Please note this guide is going to assume you have a basic understanding of virtual machines and Linux. If you’re unfamiliar, I will be linking to guides for everything, it may be worth reading through the basic setup guides for installing Linux inside of VirtualBox before you start.

Also please note that most of the ideas in this guide comes from Jeremy Thelen, I just had the time to type it up and make the VM

What is Nagios?

Nagios is an open source network monitoring tool, that lives in a Linux server. It can be either a physical server if you have one, or inside of a VM, and is accessed with a web gui. It can keep track of the status of most devices on your network, organize them by type, and keep logs so that you can know when something went down, or came back. In the case of Clear-Com Gear, for the most part I’m just going to demonstrate pings as the one module to use, but there are dozens of supported actions, including port availability for HTTP, SSH, SNMP monitoring, and more. For switches for example, it can give you all kinds of stats for usage, link status, etc.

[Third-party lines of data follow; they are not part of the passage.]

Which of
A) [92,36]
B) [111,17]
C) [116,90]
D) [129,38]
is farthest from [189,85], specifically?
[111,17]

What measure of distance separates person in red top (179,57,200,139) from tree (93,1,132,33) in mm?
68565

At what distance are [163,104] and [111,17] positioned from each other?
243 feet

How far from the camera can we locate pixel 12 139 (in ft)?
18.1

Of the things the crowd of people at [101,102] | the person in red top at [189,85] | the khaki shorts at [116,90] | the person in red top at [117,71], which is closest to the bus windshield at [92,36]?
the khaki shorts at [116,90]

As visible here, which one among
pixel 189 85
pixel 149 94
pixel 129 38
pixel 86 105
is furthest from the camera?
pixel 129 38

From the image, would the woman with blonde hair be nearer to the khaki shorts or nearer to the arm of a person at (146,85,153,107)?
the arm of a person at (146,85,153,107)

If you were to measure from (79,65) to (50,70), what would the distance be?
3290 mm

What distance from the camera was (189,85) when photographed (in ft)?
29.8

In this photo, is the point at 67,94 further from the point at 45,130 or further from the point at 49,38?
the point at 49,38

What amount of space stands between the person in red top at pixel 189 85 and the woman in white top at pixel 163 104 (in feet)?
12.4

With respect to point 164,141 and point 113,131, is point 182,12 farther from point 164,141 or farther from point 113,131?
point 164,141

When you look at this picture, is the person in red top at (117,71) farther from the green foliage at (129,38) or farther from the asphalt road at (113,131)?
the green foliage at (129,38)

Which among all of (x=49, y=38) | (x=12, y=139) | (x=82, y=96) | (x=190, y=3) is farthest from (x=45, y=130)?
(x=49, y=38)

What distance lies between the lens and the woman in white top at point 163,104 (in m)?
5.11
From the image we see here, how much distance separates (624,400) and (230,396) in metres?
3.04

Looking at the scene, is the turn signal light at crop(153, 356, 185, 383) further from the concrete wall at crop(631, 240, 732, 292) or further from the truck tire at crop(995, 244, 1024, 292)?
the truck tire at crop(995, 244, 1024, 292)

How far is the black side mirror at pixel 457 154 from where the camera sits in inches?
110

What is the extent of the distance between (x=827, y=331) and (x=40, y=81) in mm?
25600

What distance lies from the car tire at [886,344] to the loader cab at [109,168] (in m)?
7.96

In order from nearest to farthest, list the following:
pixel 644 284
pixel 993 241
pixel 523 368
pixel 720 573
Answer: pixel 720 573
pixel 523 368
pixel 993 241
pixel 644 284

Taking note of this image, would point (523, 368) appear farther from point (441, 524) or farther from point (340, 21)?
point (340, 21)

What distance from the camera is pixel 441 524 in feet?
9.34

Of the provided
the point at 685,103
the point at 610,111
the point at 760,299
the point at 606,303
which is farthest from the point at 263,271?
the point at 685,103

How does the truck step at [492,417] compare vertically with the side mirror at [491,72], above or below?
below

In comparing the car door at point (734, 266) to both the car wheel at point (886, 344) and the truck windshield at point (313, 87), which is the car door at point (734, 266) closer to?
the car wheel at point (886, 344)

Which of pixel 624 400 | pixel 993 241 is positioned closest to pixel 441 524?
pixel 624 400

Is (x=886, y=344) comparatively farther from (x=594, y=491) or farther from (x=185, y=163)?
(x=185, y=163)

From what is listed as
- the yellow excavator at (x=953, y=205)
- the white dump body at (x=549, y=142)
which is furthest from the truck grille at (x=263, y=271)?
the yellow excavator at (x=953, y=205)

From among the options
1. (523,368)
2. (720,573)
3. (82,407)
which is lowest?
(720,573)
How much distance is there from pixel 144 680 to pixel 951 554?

Using this app, you can get a snapshot of the network status your system from any PC on the network, because it’s a web gui. As you can see here, I have my Nagios instance pinging my Eclipse Frame’s CPU NIC, each network card in my frame, both of my LQs, and my Netgear switch. Devices can be organized into groups for easy sorting, and it’s giving me close to real time updates about devices. When you are done, your dashboard should include your whole system, whether it be an Eclipse with IPAs, LQs, IPTs, etc, if it has a NIC, we can add it.

This can help you troubleshoot a particular device dropping off the network, find out how long a device has been up, or have confidence in a remote device staying connected over a long period of time. Network Monitoring software is a common tool used by IT professionals to see their system at a glance. There are many, arguably easier, to use options that aren’t free and open source. Nagios itself has a paid version called Nagios XI, but for our purposes, Nagios Core is simple, free, and gives us an easy way to track the network status of the entire system over time. But fair warning, if you’re not used to dealing with Linux and looking at JSON like configuration files, this could be a challenge.

In this demo, I’m going to show you how to build this config, with just some simple hosts organized by category and with ping, HTML, and SNMP as the only modules I’m using.

Setup

If you’d like to skip setting it up from scratch, you can download my Ubuntu image here, that has Nagios already installed and set to a DHCP address. You might be lacking some context on how to configure the application for your specific system though, especially if you have not used Linux or Virtualization software before. [The password to the one user login is admin]

https://clearcom.ftpstream.com/download/OFCqla5fPzeF7CBnGbXQ/misc files/Greg's VM's/nagios.ova

Using a VM is probably the best way to set this up on an existing system. I use VirtualBox and prefer Ubuntu for the Linux distro, since it tends to be the easiest to use, but most of the common distros will work.

https://ubuntu.com/tutorials/how-to-run-ubuntu-desktop-on-a-virtual-machine-using-virtualbox#1-overview

A guide to installing an Ubuntu VM inside of VirtualBox can be found here. Both are free and open source.
Personally, I find giving your VM a specific NIC to use, as opposed to using a bridged mode adapter, tends to be easier to run these web gui based services. That way you can give your VM a static IP so it’s not moving around on DHCP every time you spin it down and back up. You do that inside of VirtualBox after installing the Ubuntu Image, under settings for the VM. Most of the time, I will use a USB nic, give it a static IP inside of windows, and then attach it to the VM. That way, I know where all my VM traffic is coming from, and what its IP is going to be.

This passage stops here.